Software Bloat and Energy Saving

For some time, I have been thinking about Green IT and whether the software development group has a contribution to make to a sustainable organization. Well, it the September 2011 edition of the IEEE Computer journal, Suparna Bhattacharya, K. Gopinath, Karthick Rajamani and Manish Gupta assert that bloated software code can waste energy. They ask the question, "Is modularity a hurdle to Green Software?" My first reaction was to check the date of the article to make sure it was not the April 1 edition  But then the question actually did resonate a little because I remembered my days running a software development group with a fast transaction processing application. The architects and the test results sometimes confirmed that neatly structured code and efficiency of operation could be in conflict.

The authors sum up the issue succinctly so I will quote them, "During the past two decades, software design paradigms have evolved to prioritize programmer productivity over run-time efficiency in part due to dramatic improvements in performance enabled through CMOS technology." They argue that modular programming often results in an overhead (or "bloat") of operational but seldom used functionality, in their words, "run-time resource consumption disproportionate to the actual function being delivered." Some examples quoted include:

  • the execution of excess function calls
  • the generation of excess objects
  • the creation of excessively large data structures

Unfortunately, current state-of-the-art techniques can't measure how much overall excess resource consumption and energy waste are attributable to bloat. Hence, measures of bloat are heuristics-based and tend to be narrowly defined for, say, one type of problem with one programming language. One challenge is that the impact of bloat is dependent of the current utilization level of a physical resource. If the physical resource is current bottleneck then a small amount of software bloat reduction can have a large impact of the overall system and energy performance. If we cannot remove software bloat, we might be able to mitigate it's effects and the authors recommend a lean software approach.
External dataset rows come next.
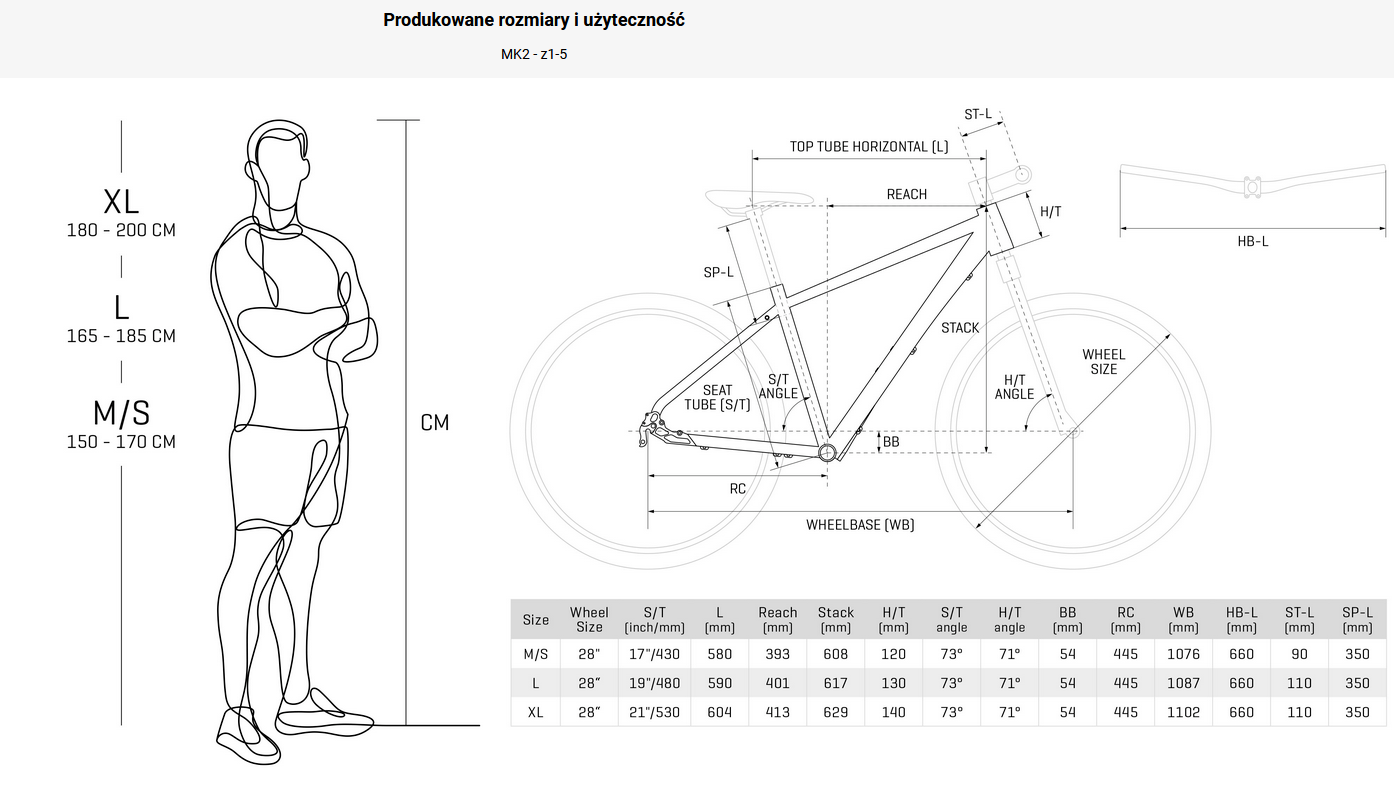 Produkowane rozmiary i użyteczność

MK2 - z1-5

XL
180 - 200 CM

L
165 - 185 CM

M/S
150 - 170 CM

CM

ST-L
TOP TUBE HORIZONTAL (L)
REACH
H/T
HB-L
SP-L
STACK
WHEEL SIZE
SEAT TUBE (S/T)
S/T ANGLE
H/T ANGLE
BB
RC
WHEELBASE (WB)

| Size | Wheel Size | S/T (inch/mm) | L (mm) | Reach (mm) | Stack (mm) | H/T (mm) | S/T angle | H/T angle | BB (mm) | RC (mm) | WB (mm) | HB-L (mm) | ST-L (mm) | SP-L (mm) |
|---|---|---|---|---|---|---|---|---|---|---|---|---|---|---|
| M/S | 28" | 17"/430 | 580 | 393 | 608 | 120 | 73° | 71° | 54 | 445 | 1076 | 660 | 90 | 350 |
| L | 28" | 19"/480 | 590 | 401 | 617 | 130 | 73° | 71° | 54 | 445 | 1087 | 660 | 110 | 350 |
| XL | 28" | 21"/530 | 604 | 413 | 629 | 140 | 73° | 71° | 54 | 445 | 1102 | 660 | 110 | 350 |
The authors conclude that the relations between bloat, bottlenecks and hardware power characteristics determine the exact impact of bloat on energy efficiency. They recommend adopting an integrated analysis of software bloat and hardware platforms. Personally, I think that this line of research could play an important part in the future of cloud computing since ultimately the scale of the physical resources consumed will be a major driver of the cost of hosting your application in the cloud.